CONSIGNE
Restituez sans la moindre modification le passage de la présentation du roman Les nuits de Vladivostok qui s'ouvre sur les mots contenant « Quel mystérieux génie » et se referme sur « de se nouer ? ».

── EXTRAIT DU DOCUMENT

Les nuits de Vladivostok, Christian Garcin
Les nuits de Vladivostok, janvier 2013, 360 pages, 20,50 €
Ecrivain(s): Christian Garcin Edition: Stock
Par quel hasard le Français Thomas Rawicz, sorte de rêveur poète aventurier, se retrouve-t-il, sans l’avoir voulu, à Vladivostok, alors qu’il croyait avoir pris un train pour rejoindre son épouse Marie à des milliers de kilomètres de là ?
Sur quel quiproquo les Chinois Zuo Luo et Chen Wanglin, justiciers volontaires, chasseurs de proxénètes, croisent-ils le chemin de Rawicz en une rencontre pour le moins violente ?
Quelle force occulte transforme-t-elle l’antagonisme initial entre les deux Chinois et le Français en un protagonisme qui les amène à ne plus se quitter sur la piste d’un mystérieux criminel nommé Thomas Krawczyk ?
Quel est l’obscur dessein du destinateur qui, de Moscou, fait aboutir le long et fou périple pédestre d’Oleg Svechnikov à Vladivostok, tout droit en les lieux que sillonnent les deux Chinois ?
Quel mystérieux génie réunit cependant sur les bords du lac Baïkal, très loin de Vladivostok, Marie, l’épouse de Thomas Rawicz, et deux femmes étranges que chacun des personnages présentés ci-dessus a croisées à un moment ou à un autre de sa vie, deux dames au contact de qui s’installe une atmosphère fantastique à la Edgar Poe, deux créatures qui lisent dans les pensées et semblent tout connaître des relations existant ou étant sur le point d’exister entre tous les acteurs du drame qui est en train de se nouer ?

────
── LIGNES BRUTES

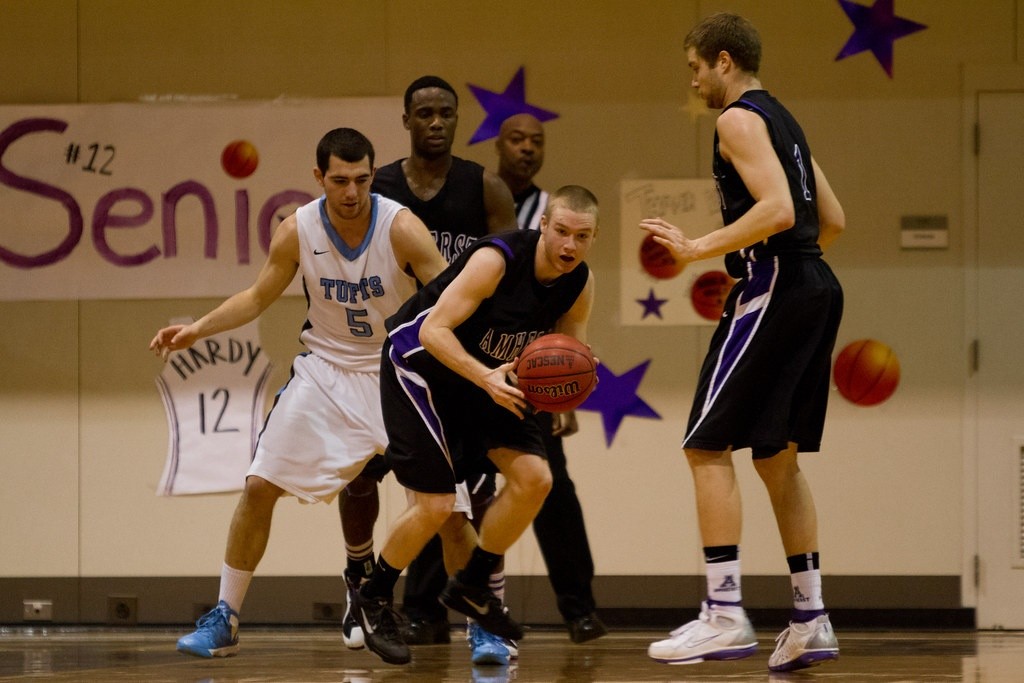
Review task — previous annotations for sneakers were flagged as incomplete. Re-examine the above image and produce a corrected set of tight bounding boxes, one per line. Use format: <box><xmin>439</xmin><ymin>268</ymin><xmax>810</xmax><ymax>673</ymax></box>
<box><xmin>768</xmin><ymin>613</ymin><xmax>841</xmax><ymax>672</ymax></box>
<box><xmin>176</xmin><ymin>600</ymin><xmax>239</xmax><ymax>658</ymax></box>
<box><xmin>500</xmin><ymin>635</ymin><xmax>518</xmax><ymax>658</ymax></box>
<box><xmin>341</xmin><ymin>568</ymin><xmax>370</xmax><ymax>651</ymax></box>
<box><xmin>467</xmin><ymin>619</ymin><xmax>510</xmax><ymax>665</ymax></box>
<box><xmin>349</xmin><ymin>580</ymin><xmax>411</xmax><ymax>665</ymax></box>
<box><xmin>648</xmin><ymin>600</ymin><xmax>758</xmax><ymax>666</ymax></box>
<box><xmin>441</xmin><ymin>568</ymin><xmax>524</xmax><ymax>641</ymax></box>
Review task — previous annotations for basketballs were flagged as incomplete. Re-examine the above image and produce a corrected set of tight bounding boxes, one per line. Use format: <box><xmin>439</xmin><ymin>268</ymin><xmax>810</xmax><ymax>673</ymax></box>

────

RÉPONSE ATTENDUE
Quel mystérieux génie réunit cependant sur les bords du lac Baïkal, très loin de Vladivostok, Marie, l’épouse de Thomas Rawicz, et deux femmes étranges que chacun des personnages présentés ci-dessus a croisées à un moment ou à un autre de sa vie, deux dames au contact de qui s’installe une atmosphère fantastique à la Edgar Poe, deux créatures qui lisent dans les pensées et semblent tout connaître des relations existant ou étant sur le point d’exister entre tous les acteurs du drame qui est en train de se nouer ?